The black hole in Tesco's profits could be larger than predicted, warns analysts at JP Morgan.

The profit from Tesco's UK subsidiaries over the last financial year was 319 million pounds less than the company reported itself in the UK, according to an analysis of accounts at Companies House by JP Morgan.

The retailer has already revealed that its profits had been overstated by 145 million pounds in the year to the end of February, 2014 and former years, but according to the analysis, there is still a 174 million pound hole left.
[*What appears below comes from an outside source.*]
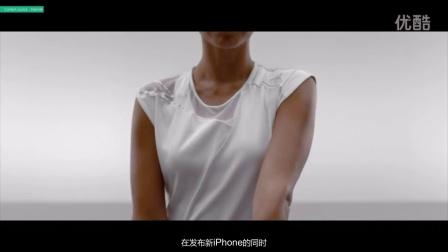 iPhone7发布,小米拿出小米Note2抗衡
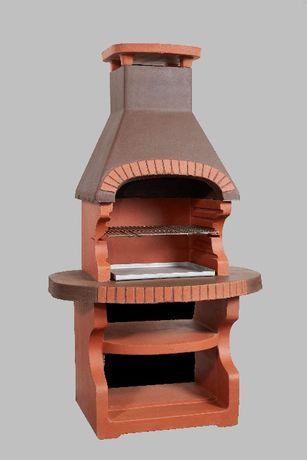 Kominek Grill Ogrodowy K2 Malowany Producent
A study of Tesco's accounts at Companies Houses found an average gap of 28 million pounds between it's stated profits and subsidiaries over the past seven years, including 3 million pounds from last year.

Jaime Vazquez, analyst at JP Morgan, told the Telegraph: “We are unable to explain the full gap between the Companies House earnings before interest and tax and the reported UK trading profit of 2013/14. Regardless of what the exact UK profit was in 2013/14, it seems clear to us that Tesco’s results are being hit by the unwinding of supplier rebates as volumes fall, hence the need to reset the framework with suppliers.”

“We remain cautious on Tesco and the rest of the UK sector. The sector needs to go through a period of adjustment following the profit and expansion excesses of the past decade. The pain will come in the form of a price reset – of which neither Tesco nor Sainsbury have addressed yet – balance sheet recapitalisations and store closures, in our view.”

In a statement sent by Tesco, the company acknowledges the analysis and analysts findings, but does not reveal why the difference between the two numbers was so much bigger during the financial year 2013/2014 in comparison to the previous years.